Film Review: The Grinch Goes CGI and Gets a Fluffy, Sincere Modern Update

on November 08, 2018, 11:53am

The Pitch: It’s The Grinch, what more do you need to know?

You’re a Mean One: Okay, more specifically, this latest adaption of the iconic Dr. Seuss How the Grinch Stole Christmas! story keeps the same basic plot beats but reconfigures some of the details. The Grinch (Benedict Cumberbatch) is less of a monstrous outsider and more of a self-appointed loner. To avoid ever again feeling the pain of his solitary childhood as a forgotten orphan, the Grinch has banished himself to a Rube Goldbergian home on Mount Crumpit with only his loyal dog Max for company. (Disney princesses wish they had animal sidekicks this cute.)

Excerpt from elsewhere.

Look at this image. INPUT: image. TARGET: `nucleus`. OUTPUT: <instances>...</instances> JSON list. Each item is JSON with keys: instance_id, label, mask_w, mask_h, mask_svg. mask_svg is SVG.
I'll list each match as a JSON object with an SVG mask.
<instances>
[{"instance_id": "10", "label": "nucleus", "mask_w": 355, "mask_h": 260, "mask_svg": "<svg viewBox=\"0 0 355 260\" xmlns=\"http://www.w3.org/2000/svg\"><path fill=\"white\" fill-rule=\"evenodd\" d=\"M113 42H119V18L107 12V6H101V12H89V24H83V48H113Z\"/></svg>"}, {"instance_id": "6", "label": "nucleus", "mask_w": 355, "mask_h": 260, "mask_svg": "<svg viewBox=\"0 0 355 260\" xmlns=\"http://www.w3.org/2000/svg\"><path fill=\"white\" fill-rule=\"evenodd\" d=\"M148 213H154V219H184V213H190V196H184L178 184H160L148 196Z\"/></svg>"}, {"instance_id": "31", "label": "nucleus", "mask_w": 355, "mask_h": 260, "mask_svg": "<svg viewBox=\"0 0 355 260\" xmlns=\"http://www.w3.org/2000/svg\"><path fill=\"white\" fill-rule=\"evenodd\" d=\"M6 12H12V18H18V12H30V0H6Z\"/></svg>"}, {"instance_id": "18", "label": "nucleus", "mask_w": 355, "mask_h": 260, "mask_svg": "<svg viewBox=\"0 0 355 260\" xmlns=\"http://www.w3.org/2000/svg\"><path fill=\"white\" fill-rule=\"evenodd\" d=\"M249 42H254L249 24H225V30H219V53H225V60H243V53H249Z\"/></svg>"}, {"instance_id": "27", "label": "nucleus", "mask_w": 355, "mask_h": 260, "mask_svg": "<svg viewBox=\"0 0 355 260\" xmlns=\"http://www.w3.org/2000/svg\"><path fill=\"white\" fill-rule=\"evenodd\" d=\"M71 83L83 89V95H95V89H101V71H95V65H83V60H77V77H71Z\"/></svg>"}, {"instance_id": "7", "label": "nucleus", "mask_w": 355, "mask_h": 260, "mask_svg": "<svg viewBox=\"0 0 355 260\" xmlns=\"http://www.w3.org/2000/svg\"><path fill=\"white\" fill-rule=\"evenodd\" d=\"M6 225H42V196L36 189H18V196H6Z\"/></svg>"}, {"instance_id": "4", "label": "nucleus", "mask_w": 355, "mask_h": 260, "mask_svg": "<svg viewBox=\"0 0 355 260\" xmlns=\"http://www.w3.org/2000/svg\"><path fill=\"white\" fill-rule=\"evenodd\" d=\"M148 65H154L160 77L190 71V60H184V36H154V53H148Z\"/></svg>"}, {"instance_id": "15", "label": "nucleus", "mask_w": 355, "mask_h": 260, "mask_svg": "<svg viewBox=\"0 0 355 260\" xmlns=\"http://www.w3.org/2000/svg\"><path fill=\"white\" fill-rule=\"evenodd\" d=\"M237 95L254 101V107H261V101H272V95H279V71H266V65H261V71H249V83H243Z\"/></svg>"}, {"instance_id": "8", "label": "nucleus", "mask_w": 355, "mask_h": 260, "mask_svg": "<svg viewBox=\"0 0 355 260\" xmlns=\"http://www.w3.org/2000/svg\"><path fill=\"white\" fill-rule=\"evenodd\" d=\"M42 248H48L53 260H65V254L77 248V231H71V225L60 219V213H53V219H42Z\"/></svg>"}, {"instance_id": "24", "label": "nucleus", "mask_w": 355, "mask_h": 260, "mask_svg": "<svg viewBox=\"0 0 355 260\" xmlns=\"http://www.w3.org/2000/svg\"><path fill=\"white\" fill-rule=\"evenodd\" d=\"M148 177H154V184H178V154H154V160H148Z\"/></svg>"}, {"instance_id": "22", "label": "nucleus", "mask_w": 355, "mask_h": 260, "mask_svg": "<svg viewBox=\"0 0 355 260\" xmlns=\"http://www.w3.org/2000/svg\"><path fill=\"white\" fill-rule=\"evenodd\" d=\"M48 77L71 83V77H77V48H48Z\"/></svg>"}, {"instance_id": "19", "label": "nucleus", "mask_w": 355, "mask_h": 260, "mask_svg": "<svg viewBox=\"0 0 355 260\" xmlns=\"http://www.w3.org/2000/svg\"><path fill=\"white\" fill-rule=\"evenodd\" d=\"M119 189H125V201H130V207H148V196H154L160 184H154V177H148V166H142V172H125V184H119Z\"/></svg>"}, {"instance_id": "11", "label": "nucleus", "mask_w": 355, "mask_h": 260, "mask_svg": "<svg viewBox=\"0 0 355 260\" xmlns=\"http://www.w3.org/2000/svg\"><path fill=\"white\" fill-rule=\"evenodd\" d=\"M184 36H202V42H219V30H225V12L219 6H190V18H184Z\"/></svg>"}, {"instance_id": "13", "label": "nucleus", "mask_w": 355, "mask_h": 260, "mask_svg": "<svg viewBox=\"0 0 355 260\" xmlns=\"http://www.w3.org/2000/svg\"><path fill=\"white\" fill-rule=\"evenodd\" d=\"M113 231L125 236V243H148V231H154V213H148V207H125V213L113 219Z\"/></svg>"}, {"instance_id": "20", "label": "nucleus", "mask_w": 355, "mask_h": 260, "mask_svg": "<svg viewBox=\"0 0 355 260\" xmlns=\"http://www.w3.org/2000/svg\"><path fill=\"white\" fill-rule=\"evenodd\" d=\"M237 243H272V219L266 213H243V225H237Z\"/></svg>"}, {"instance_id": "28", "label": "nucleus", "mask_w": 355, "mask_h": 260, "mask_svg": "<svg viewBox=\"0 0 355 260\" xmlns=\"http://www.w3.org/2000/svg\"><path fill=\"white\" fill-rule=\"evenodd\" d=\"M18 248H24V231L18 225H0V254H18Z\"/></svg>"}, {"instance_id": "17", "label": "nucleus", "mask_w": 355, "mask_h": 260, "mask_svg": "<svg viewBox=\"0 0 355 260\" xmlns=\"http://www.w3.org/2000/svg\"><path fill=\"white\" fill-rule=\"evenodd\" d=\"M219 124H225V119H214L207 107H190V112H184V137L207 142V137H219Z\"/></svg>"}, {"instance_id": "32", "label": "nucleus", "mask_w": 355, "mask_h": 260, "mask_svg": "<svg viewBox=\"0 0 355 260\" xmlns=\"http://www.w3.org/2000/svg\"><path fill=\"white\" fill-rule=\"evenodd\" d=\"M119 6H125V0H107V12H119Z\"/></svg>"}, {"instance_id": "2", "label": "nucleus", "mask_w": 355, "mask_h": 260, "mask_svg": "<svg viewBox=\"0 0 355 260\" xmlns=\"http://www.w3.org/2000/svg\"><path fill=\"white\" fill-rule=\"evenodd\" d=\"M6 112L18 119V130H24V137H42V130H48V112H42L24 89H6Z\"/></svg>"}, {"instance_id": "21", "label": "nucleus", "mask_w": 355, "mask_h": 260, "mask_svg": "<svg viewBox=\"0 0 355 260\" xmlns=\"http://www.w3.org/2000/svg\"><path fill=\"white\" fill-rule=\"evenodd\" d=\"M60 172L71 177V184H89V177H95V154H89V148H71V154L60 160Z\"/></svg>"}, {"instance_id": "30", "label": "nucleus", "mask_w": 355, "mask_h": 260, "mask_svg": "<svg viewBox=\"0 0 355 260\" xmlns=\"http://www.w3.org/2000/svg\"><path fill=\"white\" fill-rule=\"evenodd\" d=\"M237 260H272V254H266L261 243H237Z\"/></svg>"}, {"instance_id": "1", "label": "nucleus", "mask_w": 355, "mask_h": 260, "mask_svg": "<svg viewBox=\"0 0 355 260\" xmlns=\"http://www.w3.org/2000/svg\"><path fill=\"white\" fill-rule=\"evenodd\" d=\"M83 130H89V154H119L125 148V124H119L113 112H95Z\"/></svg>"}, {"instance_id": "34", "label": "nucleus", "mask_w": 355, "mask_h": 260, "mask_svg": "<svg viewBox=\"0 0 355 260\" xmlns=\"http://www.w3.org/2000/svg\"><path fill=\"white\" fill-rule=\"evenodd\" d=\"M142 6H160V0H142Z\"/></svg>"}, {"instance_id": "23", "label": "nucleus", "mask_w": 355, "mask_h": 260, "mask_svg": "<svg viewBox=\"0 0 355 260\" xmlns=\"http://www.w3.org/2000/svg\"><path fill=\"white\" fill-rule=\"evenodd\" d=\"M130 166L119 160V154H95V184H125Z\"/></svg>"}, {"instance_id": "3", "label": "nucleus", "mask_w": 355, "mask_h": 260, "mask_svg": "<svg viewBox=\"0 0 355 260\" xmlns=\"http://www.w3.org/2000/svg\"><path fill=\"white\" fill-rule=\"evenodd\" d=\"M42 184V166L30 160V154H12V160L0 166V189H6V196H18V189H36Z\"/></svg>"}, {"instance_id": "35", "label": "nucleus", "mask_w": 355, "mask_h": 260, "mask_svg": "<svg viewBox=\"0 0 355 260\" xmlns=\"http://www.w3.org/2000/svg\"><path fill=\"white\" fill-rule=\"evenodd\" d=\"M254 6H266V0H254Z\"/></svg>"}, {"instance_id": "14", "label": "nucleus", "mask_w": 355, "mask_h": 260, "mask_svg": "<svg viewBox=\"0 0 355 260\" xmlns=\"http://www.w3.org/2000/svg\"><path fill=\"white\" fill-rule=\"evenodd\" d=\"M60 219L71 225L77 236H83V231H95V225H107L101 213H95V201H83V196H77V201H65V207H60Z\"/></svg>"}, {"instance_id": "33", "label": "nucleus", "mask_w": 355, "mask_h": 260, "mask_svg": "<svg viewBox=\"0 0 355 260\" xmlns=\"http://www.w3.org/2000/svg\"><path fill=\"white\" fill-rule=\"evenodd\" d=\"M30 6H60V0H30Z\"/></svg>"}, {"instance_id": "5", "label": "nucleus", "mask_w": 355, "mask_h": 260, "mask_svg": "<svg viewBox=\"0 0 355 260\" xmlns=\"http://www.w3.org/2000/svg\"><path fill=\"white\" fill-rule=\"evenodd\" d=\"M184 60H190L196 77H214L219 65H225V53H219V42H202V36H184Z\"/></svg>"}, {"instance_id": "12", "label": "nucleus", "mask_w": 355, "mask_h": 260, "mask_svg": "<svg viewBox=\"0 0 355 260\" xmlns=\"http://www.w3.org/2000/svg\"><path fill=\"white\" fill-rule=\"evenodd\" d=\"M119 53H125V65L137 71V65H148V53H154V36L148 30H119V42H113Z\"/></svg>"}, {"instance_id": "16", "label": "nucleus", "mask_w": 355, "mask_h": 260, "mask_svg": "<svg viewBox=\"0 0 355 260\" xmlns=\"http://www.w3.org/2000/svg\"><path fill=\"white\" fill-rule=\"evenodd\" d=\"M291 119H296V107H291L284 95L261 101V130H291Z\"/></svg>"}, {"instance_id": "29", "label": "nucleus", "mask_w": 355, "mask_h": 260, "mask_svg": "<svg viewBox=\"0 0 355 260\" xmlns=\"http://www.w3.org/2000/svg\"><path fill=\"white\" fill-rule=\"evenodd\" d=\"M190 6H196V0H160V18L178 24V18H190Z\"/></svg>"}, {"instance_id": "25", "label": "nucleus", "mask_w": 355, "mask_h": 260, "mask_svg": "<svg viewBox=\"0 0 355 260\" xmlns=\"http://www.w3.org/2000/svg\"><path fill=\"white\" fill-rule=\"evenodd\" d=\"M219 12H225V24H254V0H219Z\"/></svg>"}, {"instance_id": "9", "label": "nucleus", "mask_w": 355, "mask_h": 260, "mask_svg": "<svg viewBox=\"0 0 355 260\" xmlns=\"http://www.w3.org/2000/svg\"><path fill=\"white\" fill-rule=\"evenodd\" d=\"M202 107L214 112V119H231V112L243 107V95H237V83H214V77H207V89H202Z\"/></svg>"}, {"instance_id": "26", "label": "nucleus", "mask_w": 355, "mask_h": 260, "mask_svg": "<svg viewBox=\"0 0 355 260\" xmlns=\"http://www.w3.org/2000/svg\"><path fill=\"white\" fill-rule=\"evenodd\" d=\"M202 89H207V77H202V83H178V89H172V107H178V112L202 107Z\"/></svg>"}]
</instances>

It’s clearly a self-appointed exile, however. Whenever the Grinch does venture down into Whoville, the rest of the Whos are either mildly indifferent towards him or downright excited to see him. A jolly Kenan Thompson-voiced Who even considers the Grinch his best friend. Elsewhere, Cindy Lou Who (Cameron Seely) is re-imagined as a plucky grade-schooler whose Christmas wish is for Santa to lighten the load of her hardworking single mom Donna Lou Who (Rashida Jones).

Mr. Grinch: The only decision more baffling than hiring Benedict Cumberbatch to narrate a penguin documentary when he can’t even say the word properly is hiring him to voice the Grinch and then having him use a nasally American accent, rather than his famed British baritone. To be fair, Cumberbatch’s mild-mannered tone fits this softer version of the character, and he does a lovely job selling the Grinch’s post-transformation emotional vulnerability, which gets more of an extended focus here than it usually does. Still, it leaves you wondering if the original plan was to have Cumberbatch use his iconically grouchy Sherlock voice for the role, only for something to change mid-production. (The bigger casting misstep turns out to be Pharrell Williams as the film’s narrator, who unfortunately can’t channel his charming celebrity persona into his lackluster voiceover work.)

The Verdict: While it doesn’t hold a candle to the original 1966 Chuck Jones TV special, The Grinch is in every way superior to the truly ghastly Jim Carrey version from 2000. It’s clear that directors Scott Mosier and Yarrow Cheney had both previous adaptations in mind while crafting their own. As in the 2000 version, we get a tragic backstory for the Grinch and a lightly modernized version of Whoville. Thankfully, however, the film emphasizes the warmth and whimsy of the original cartoon over the grotesque, mean-spirited vibe that defined the Carrey version. There’s not a single lusty, oversexualized Who to be found, which doesn’t seem like the kind of thing that should need to be clarified and yet here we are. Still, the simple story (the original cartoon unfolded in a fleet 26 minutes) needs to be expanded somehow, and screenwriters Michael LeSieur and Tommy Swerdlow mostly do so with the Looney Tunes-esque action sequences that dominate the film’s mid-section and give The Grinch an episodic, Saturday morning cartoon vibe. Now it’s time for the Grinch and Max to find a reindeer! Now it’s time for the Grinch and Max to steal a Santa costume! Now the Grinch is playing “All By Myself” on a pipe organ!

As the studio behind the Despicable Me and Minions franchises (plus the underrated Sing), Illumination has a bit of a reputation for churning out lowest common denominator fare, aimed at parents who are happy for any cinematic distraction for their kids. There’s some of that in The Grinch’s shallow storytelling (it introduces a compelling dynamic between Cindy and her mom and then does nothing with it, nor does it thematically tie their story with the Grinch’s). Yet there’s at least some real heart and soul in The Grinch’s animation. The film has a lot of fun playing around with size and scale, particularly as it zooms from the streets of Whoville up to the top of Mount Crumpit. Mosier and Cheney give wonderful palpability to the textures of their world, from the Grinch’s pea-green fur to the snow that sticks to it whenever he’s outside. The Christmas lights of Whoville have a real sparkle to them, and animated cookies have never looked so delicious.

The whimsical designs of both Whoville and the Grinch’s various Christmas-stealing contraptions help jazz up the film during its slowest passages. As with many Illumination films, the quantity-over-quality nature of the gags sort of becomes its own kind of pleasure. Thompson steals the movie on pure enthusiasm alone, despite never really being given any actual jokes to deliver. And, really, if you can’t laugh at the image of a bulky reindeer trying to hide behind a skinny tree during the holiday season, when can you? While The Grinch never rises to the level of a modern Christmas classic, it’s an enjoyable enough holiday diversion with a core message that’s as lovely today as it was when Dr. Seuss first wrote it.

Where’s It Playing?: The Grinch steals Christmas early this year as the film hits theaters on November 9th.